• **REQUEST**
Exactly reproduce the lines from the line that has "Which of these applies: is" down to the last line of the entries, inclusive.
▼▼▼
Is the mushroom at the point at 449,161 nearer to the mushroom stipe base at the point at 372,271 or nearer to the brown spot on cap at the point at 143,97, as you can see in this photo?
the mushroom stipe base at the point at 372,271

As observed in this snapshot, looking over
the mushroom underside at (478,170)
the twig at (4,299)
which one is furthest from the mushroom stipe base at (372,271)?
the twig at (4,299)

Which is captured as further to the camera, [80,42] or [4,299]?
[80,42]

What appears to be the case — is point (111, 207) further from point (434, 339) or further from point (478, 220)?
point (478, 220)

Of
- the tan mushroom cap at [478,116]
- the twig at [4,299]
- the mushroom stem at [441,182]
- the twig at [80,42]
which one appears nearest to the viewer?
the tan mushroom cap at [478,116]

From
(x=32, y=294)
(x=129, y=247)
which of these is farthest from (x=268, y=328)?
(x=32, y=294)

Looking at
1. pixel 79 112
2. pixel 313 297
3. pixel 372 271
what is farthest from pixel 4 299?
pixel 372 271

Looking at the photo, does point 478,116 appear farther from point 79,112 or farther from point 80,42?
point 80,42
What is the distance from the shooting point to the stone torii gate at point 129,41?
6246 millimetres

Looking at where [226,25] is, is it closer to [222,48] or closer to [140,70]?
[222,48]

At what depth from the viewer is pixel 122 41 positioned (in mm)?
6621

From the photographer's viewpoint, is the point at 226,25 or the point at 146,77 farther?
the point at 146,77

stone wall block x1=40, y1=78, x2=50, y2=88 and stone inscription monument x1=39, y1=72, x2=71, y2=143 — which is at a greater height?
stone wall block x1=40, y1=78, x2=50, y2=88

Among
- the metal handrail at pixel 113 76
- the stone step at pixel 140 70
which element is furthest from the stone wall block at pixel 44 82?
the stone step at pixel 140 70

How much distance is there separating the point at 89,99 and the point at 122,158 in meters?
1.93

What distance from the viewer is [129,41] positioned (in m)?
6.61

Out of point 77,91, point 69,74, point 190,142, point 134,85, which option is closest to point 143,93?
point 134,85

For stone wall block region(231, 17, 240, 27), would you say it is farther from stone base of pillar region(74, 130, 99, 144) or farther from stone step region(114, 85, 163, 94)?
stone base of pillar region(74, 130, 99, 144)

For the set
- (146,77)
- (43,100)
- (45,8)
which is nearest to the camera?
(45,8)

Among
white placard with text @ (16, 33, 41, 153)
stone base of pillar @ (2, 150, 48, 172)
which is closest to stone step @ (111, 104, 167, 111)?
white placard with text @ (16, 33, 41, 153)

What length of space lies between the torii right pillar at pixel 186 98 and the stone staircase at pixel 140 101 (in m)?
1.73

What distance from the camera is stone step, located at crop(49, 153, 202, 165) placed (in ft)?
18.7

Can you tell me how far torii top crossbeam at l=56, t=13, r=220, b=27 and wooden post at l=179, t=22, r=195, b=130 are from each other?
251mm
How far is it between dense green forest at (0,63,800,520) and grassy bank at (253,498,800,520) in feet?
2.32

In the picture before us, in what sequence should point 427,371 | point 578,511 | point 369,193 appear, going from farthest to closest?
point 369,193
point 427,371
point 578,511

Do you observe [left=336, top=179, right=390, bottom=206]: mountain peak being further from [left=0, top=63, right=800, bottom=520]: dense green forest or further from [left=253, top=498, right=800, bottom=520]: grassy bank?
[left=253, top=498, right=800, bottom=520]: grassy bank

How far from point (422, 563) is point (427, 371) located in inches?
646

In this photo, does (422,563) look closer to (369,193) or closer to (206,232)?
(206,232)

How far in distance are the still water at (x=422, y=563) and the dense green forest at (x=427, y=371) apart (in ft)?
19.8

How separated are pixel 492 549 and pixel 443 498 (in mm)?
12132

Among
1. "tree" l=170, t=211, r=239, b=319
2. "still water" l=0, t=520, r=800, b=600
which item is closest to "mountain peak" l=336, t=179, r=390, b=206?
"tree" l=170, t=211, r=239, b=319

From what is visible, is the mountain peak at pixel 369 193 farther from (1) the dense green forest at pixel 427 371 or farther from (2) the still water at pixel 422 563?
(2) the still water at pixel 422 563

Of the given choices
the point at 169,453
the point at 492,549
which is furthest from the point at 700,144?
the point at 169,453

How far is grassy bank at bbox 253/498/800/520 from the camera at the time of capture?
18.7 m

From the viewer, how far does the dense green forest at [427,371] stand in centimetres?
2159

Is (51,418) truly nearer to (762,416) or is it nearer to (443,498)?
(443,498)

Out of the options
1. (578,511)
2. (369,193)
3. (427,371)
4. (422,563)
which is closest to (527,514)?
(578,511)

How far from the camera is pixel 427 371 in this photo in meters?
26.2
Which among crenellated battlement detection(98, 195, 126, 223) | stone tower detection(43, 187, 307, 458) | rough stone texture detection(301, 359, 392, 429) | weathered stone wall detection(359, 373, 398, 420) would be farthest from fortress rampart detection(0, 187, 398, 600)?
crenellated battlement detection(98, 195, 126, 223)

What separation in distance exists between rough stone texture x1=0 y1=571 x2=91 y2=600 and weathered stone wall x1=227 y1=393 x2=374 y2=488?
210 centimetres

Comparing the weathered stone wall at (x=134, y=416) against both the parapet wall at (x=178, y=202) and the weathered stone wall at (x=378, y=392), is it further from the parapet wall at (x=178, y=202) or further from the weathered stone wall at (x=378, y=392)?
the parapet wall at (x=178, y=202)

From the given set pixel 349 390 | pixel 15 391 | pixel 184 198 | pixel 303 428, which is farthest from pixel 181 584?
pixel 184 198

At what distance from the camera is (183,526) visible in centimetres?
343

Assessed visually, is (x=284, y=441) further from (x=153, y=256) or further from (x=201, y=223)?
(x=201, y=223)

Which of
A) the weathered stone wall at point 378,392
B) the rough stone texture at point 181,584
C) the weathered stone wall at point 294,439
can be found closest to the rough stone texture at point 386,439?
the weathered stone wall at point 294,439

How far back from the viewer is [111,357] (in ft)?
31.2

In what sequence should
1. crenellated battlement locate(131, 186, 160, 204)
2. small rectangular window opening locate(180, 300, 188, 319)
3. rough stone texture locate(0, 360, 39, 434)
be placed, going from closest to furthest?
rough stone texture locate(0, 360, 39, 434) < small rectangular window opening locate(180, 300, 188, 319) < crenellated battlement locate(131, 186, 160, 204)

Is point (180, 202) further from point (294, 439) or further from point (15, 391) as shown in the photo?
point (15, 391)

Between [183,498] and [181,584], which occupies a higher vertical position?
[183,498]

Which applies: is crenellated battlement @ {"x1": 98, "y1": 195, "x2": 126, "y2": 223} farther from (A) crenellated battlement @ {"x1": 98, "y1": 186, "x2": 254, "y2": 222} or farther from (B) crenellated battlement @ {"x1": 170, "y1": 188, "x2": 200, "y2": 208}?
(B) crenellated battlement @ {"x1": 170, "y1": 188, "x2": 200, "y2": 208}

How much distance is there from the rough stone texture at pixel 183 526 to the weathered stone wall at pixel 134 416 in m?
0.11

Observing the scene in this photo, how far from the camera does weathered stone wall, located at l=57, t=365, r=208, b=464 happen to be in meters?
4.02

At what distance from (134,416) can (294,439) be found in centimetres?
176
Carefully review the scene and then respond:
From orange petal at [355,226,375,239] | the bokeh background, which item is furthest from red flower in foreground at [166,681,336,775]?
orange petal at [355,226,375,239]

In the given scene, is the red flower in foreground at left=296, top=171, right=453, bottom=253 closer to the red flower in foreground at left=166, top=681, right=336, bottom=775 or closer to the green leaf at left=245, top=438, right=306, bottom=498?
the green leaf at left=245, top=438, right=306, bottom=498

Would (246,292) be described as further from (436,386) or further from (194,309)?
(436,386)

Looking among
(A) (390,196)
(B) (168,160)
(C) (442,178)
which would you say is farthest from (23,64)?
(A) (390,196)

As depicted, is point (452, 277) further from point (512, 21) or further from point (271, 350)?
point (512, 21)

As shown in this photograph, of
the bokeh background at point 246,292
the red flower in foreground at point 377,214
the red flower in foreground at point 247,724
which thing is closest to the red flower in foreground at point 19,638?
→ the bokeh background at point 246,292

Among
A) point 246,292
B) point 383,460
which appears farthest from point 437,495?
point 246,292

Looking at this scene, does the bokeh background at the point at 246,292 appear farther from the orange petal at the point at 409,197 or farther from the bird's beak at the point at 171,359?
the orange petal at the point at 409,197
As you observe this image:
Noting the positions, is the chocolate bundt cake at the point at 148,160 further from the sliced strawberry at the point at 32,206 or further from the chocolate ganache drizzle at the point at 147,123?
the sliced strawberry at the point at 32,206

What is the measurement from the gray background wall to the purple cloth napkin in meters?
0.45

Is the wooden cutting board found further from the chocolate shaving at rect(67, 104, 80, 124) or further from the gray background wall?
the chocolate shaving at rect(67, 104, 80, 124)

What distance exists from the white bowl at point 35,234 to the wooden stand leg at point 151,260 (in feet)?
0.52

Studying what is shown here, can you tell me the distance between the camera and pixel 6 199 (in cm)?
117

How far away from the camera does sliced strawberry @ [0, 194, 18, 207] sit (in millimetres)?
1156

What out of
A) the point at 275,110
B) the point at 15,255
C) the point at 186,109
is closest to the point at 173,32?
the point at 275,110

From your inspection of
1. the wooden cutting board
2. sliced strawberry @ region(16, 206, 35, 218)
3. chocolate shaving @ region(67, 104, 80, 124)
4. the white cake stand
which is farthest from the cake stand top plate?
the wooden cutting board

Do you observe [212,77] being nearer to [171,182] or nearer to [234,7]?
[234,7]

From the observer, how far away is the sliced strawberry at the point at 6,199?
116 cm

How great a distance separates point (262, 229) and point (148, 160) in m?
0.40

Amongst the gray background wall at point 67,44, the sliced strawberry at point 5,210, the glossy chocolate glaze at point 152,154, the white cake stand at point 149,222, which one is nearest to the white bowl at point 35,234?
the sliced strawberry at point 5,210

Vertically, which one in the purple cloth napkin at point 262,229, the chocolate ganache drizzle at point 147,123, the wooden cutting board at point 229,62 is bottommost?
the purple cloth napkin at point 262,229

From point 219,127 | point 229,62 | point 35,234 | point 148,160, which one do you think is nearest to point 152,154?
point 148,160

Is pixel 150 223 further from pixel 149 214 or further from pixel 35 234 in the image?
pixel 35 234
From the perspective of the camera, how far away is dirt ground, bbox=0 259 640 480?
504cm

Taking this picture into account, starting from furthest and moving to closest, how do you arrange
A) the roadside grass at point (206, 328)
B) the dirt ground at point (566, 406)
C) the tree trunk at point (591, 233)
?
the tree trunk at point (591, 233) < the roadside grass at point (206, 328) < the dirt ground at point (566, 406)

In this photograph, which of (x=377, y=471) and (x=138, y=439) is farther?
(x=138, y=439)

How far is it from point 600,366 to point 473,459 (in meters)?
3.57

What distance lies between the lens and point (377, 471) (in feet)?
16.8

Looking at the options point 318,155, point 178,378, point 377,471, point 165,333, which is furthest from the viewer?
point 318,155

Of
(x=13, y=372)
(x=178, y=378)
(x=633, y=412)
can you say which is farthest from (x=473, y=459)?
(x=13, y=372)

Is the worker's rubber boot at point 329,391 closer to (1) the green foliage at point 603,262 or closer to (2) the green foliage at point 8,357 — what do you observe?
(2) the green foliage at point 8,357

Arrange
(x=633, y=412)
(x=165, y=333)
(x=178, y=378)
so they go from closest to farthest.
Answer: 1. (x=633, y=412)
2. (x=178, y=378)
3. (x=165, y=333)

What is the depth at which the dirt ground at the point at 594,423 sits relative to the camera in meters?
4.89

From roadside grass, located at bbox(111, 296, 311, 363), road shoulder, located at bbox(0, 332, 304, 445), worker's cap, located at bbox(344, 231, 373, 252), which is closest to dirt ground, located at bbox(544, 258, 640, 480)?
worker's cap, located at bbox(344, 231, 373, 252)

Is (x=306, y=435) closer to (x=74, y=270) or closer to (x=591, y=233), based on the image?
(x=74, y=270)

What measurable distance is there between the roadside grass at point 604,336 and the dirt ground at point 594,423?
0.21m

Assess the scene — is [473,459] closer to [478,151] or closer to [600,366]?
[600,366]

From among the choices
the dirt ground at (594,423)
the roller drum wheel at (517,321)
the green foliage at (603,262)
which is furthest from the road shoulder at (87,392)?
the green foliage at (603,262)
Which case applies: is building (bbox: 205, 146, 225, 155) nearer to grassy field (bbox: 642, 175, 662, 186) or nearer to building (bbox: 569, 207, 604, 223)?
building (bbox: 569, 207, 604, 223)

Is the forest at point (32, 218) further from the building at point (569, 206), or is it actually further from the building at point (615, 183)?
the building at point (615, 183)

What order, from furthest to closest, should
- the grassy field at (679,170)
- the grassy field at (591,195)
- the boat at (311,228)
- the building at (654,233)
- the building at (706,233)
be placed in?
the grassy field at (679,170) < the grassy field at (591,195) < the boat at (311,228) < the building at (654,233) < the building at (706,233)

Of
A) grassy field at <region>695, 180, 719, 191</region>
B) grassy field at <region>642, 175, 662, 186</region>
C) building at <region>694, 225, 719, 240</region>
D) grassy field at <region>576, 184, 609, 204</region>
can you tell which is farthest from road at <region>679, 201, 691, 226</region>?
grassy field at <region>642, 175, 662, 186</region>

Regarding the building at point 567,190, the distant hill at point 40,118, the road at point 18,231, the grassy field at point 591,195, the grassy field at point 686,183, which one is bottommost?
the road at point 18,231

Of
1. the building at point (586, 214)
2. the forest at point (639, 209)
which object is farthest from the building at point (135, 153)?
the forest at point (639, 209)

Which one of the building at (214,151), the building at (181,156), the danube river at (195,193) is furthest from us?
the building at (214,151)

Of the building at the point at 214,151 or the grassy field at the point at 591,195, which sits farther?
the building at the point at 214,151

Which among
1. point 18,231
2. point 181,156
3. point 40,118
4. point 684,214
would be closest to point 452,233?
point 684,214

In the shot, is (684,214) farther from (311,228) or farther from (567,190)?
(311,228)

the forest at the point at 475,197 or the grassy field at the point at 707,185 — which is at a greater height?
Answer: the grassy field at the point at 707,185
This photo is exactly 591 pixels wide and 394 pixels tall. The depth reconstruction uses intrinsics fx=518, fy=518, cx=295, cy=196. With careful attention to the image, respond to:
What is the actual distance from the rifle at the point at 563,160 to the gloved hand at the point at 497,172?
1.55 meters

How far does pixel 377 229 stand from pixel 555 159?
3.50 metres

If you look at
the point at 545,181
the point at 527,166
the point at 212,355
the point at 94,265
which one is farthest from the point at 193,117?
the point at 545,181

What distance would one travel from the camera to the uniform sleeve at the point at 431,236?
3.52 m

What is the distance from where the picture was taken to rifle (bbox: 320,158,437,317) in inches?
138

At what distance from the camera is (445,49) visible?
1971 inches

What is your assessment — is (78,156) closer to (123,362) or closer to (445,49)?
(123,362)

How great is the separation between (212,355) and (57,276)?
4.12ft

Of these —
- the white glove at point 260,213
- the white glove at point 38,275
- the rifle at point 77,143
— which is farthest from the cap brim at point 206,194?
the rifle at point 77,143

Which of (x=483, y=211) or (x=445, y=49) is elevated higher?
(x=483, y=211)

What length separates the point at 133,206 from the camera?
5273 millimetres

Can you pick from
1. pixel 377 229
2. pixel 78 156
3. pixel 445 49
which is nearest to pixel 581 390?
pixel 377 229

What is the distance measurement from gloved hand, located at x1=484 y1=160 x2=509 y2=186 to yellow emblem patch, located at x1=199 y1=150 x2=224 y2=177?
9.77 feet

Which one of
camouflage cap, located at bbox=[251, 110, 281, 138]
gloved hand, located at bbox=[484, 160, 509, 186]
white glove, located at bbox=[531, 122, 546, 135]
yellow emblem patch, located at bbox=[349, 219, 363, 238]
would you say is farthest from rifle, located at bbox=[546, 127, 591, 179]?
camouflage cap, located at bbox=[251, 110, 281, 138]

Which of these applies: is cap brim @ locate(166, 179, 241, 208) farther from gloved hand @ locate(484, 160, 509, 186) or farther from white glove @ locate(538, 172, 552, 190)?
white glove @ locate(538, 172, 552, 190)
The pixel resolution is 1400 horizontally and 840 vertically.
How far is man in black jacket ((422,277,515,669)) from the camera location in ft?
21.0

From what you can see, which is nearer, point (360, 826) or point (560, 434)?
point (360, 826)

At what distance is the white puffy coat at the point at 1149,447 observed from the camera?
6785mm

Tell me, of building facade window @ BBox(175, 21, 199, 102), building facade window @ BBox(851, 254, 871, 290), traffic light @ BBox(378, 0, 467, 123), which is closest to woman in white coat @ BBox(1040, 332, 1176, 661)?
▲▲▲
• **ANSWER FOR THIS EXERCISE**
Which of these applies: is cap brim @ locate(166, 179, 241, 208) farther from gloved hand @ locate(484, 160, 509, 186) or farther from white glove @ locate(538, 172, 552, 190)?
white glove @ locate(538, 172, 552, 190)
The pixel resolution is 1400 horizontally and 840 vertically.
How far is man in black jacket ((422,277,515,669)) from the camera location in ft?
21.0

From what you can see, which is nearer, point (360, 826) or point (560, 434)?
point (360, 826)

At what distance is the white puffy coat at the point at 1149,447 observed from the camera?
6785mm

Tell me, of building facade window @ BBox(175, 21, 199, 102), building facade window @ BBox(851, 254, 871, 290), traffic light @ BBox(378, 0, 467, 123), which is closest to woman in white coat @ BBox(1040, 332, 1176, 661)?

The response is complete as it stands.